Many financial experts have advised that to live a relatively comfortable life, one must combine their 9 to 5 jobs and side hustles. Many individuals who want to build wealth and pass it on to later generations have taken this advice seriously.
In recent times, many people are turning their side hustles into full-time jobs owing to the satisfaction they derive from such a decision as well as the money they make from it. One such person is Jennifer Shealey.
She worked as a project administrator for a tile company. She began losing interest in the job after she was overlooked in promotions and upper management positions because she is an LGBTQ minority female.
“Things weren’t working out,” Shealey, 42, told CNBC Make It. “I wanted to grow, and as an LGBTQ minority female, I was often overlooked for promotions and upper management roles. At times, I felt the need to dumb myself down in order to be heard.”
At the time, Shealey was doing her master’s in management. She previously pursued a degree in graphic design and it came in handy when she found freelancer platform Fiverr in 2014. She was upbeat about the potential of the platform.
“It hit me, and I was like, ‘Wow, could this be something that I could leave that sucky job that I had [for]?’” she said.
She signed for it and started offering digital marketing services as a side hustle. Her services included designing social media ads for entrepreneurs.
In 2015, she lost her full-time job and quickly turned to two other side hustles she was engaged in, apart from Fiverr, to survive. As the days went by, she devoted more time to Fiverr and when she realized the returns were good, it became her full-time job out of her home in Melbourne, Florida.
“I lost my job, and I was all in on Fiverr,” she told CNBC Make It in May last year. “It was actually a blessing in disguise.” According to her, she has made over $366,000 in sales since she started on the Fiverr platform. “In the last couple of years, I’ve been hitting six figures, so I don’t find myself slowing down,” she said.
But according to Shealey, hitting six figures was not smooth sailing. She said that when she started, she designed for customers, charging as low as $5.

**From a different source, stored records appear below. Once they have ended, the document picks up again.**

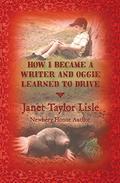 How I Became A Writer & Oggie Learned to Drive by Janet Taylor Lisle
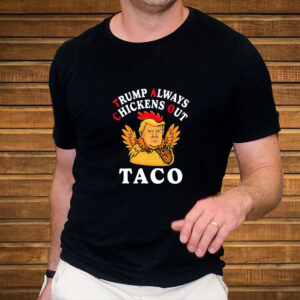 Anti Trump Taco Trump Always Chickens Out shirt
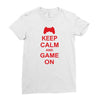 keep calm and game on Ladies Fitted T-Shirt
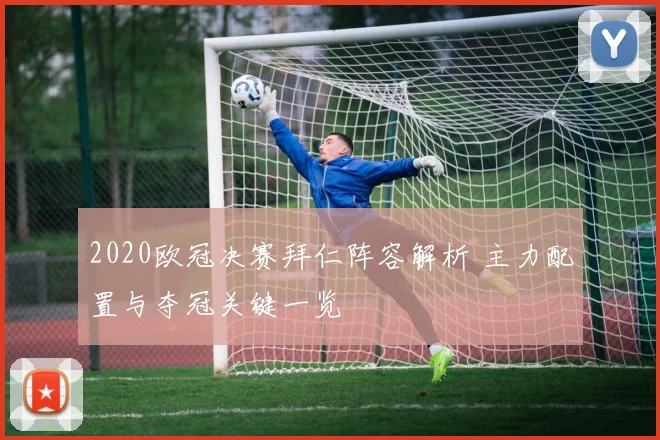 2020欧冠决赛拜仁阵容解析 主力配置与夺冠关键一览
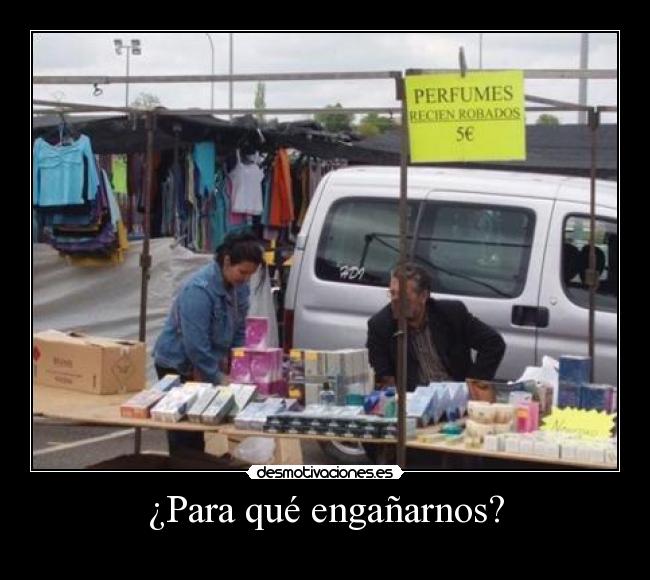 ¿Para qué engañarnos? -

“Some people might find that silly starting out, like, ‘Why would you do that?’ Well, sometimes you have to do what you got to do to put your name out there,” she said.
Now Shealey’s work cost anywhere from $20 to $125, depending on the type of advertisement and how much work it takes, among other things.
“I could probably double that and still be fine, but I try to be mindful of the marketplace and where people are at in the marketplace because I do like to help everyday people,” the digital marketing specialist said. “That’s how I structure my pricing.”
For people who want to be like her, Shealey’s advice to them is, “be patient.”
“I just wouldn’t give up. I didn’t see a huge return in the first three years, and I was busy working other part-time jobs. But, I just wouldn’t lose heart,” she said.